Voici donc, à première vue, un disque peu engageant… et c’est peu dire qu’on y pénètre à reculons.
Pourtant, une fois la musique engagée, il faut tout de même lui reconnaître une certaine classe : pour neurasthéniques qu’elles soient, les atmosphères n’en oublient jamais d’être chiadées. Et si elles évoquent bien des états comateux post-dépressifs, les chansons sont quand même rudement bien écrites, sans une once de laisser-aller.
Jusque là, dans notre souvenir (l’album Antenna, avec sa pochette albinos extraterrestre), Jay-Jay Johanson était un chanteur qui donnait dans un genre d’électro pop glacée plutôt entêtante… De la musique qui, sans être réellement boute-en-train, pouvait au moins s’envisager sur une piste de danse.
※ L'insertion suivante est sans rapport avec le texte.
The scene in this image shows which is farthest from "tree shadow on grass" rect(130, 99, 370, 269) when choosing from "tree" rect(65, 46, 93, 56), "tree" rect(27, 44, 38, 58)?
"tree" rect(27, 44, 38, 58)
Rien de tout ça ici. Dans la forme, Johanson est désormais plus proche de la chanson que de la pop, et le disque se tient à distance de toute vulgarité. Est-ce un bien ou un mal ? La musique qui en résulte est cotonneuse, entre électronica classieuse et lointaines réminiscences jazzy : belle, sans doute, mais aussi un peu morne, par endroits… Idéale pour entretenir un spleen, mais potentiellement plombante si l’on ne partage pas cet état d’esprit.
Au final, ses thématiques et ambiances sonores font de Self Portrait un disque idéal… pour l’hiver. Appréhendé sur fond de grisaille et de matins frigorifiés, il fera merveille et vous enveloppera langoureusement, soulignant avec art la froidure ambiante.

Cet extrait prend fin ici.